What needs to be done>
Return, word for word, the passage of the article on modern artists and medieval Gothic art that opens with the words containing "As von Bonsdorff tells the Art" and closes with "January 26, 2025.".

Excerpt provided>
See How Modern Artists Obsessed With Death and Darkness Looked to Medieval Gothic Artworks for Inspiration
A new exhibition in Helsinki spotlights the Gothic themes and influences that connected works by renowned late 19th- and early 20th-century artists
In the late 19th century, artists were going goth. Works like Vincent van Gogh’s Head of a Skeleton With a Burning Cigarette (1886), Edvard Munch’s By the Deathbed (1893) and Hugo Simberg’s The Garden of Death (1896) exemplified a preoccupation with mortality.
However, while their works were informed by the era’s troubles, these painters didn’t create such motifs in a vacuum. Now, an exhibition in Helsinki, Finland, examines how they looked to medieval art for inspiration.
“Gothic Modern: From Darkness to Light” at the Ateneum Art Museum places medieval and Renaissance art beside the work of modern masters, highlighting the Gothic themes that connect them. Per a statement from the museum, all the artworks on display “deal with the big questions of life … in a brutal manner and with dark humor.”
Art history focuses on the flourishing scene in Paris, where “Impressionism became Post-Impressionism, which led to Cubism, and then the birth of abstraction,” as the New York Times’ Nina Siegal writes. But for many Northern European artists in the late 19th and early 20th centuries, the center of culture was Berlin, which attracted artists interested in a “darker, more spiritual interpretation of life”—often inspired by prevailing themes from the Middle Ages.
“What comes from a medieval Gothic worldview, as this exhibition illuminates, is the passion of pain, the passion of yearning for the spiritual, for a greater meaning of the mysteries of a world,” as exhibition co-curator Anna-Maria von Bonsdorff, Ateneum’s director, tells the Art Newspaper’s Stephen Smith.
Many renowned artists took inspiration from such morbidity. For example, van Gogh’s Head of a Skeleton, which depicts a skeleton with a cigarette between its teeth, lends a casualness to death. The Dutch artist painted it as part of an anatomy exercise, and some experts think he was just having a laugh, per the Times.
However, as von Bonsdorff tells the publication, the skull could also be a reference to the “dance of death,” the idea of death’s inevitability that was a frequent subject of European art during the late Middle Ages. “Because it has a cigarette, and it’s grinning, it has this very modern attitude,” von Bonsdorff tells the Times. “It’s death in a modern setting, death as the dandy.”
Munch, the Norwegian painter of The Scream (1893), was influenced by German medieval art, while Austrian artist Marianne Stokes drew on medieval Gothic themes. These artists may have been responding to their period’s industrialization, social turbulence and international tensions, with Europe inching toward World War I, as exhibition co-curator Juliet Simpson tells the Times. According to the statement, the exhibition is unexpectedly relevant to modern crises: Curators began preparing it before the Covid-19 pandemic and the war in Ukraine.
As von Bonsdorff tells the Art Newspaper, young people today “don’t share the ideas of older generations of a fixed identity, belief in utopias, that the world is going to get better, or there’s such a thing as heaven on earth.” The modern artists featured in the exhibition were plagued with similar beliefs—and they found meaning in past eras’ clearheaded focus on mortality.
“These types of images in Western art since the medieval period have served to remind the viewer of life’s brevity and of a painter’s skill in rendering that mournful dilemma,” von Bonsdorff adds. “We need rituals to guide us, to navigate the dark times, to make sense of living—not with a view that tomorrow will always come, but in the power of the present.”
“Gothic Modern: From Darkness to Light” is on view at the Ateneum Art Museum in Helsinki through January 26, 2025.

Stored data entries
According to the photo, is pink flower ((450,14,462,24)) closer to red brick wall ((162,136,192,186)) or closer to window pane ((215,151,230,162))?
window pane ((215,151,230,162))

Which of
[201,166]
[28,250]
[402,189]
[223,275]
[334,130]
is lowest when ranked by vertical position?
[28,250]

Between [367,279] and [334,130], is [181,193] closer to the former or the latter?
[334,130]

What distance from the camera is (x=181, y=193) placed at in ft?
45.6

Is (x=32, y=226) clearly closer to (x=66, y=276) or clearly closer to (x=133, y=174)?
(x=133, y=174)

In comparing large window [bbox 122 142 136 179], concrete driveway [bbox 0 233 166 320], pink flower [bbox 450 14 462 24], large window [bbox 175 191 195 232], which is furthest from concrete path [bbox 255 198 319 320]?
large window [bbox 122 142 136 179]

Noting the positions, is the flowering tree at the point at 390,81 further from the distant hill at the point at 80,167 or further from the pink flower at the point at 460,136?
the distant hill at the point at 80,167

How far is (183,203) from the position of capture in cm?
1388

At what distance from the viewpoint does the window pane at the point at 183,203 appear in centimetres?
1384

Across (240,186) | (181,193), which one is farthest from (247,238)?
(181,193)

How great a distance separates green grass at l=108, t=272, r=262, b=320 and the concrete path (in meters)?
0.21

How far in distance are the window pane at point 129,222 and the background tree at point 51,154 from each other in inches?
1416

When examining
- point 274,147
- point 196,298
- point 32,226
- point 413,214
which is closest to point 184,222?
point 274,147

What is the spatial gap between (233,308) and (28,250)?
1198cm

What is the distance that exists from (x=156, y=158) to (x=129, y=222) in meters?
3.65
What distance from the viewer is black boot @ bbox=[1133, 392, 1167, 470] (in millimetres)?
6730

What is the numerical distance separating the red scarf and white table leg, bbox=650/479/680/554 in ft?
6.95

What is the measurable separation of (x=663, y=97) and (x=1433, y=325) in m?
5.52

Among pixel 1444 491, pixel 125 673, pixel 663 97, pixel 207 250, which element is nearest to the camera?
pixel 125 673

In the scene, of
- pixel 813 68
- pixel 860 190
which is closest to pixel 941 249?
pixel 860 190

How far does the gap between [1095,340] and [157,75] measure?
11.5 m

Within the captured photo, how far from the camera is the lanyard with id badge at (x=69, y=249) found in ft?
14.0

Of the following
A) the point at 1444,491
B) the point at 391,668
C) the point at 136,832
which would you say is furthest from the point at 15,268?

Problem solution>
As von Bonsdorff tells the Art Newspaper, young people today “don’t share the ideas of older generations of a fixed identity, belief in utopias, that the world is going to get better, or there’s such a thing as heaven on earth.” The modern artists featured in the exhibition were plagued with similar beliefs—and they found meaning in past eras’ clearheaded focus on mortality.
“These types of images in Western art since the medieval period have served to remind the viewer of life’s brevity and of a painter’s skill in rendering that mournful dilemma,” von Bonsdorff adds. “We need rituals to guide us, to navigate the dark times, to make sense of living—not with a view that tomorrow will always come, but in the power of the present.”
“Gothic Modern: From Darkness to Light” is on view at the Ateneum Art Museum in Helsinki through January 26, 2025.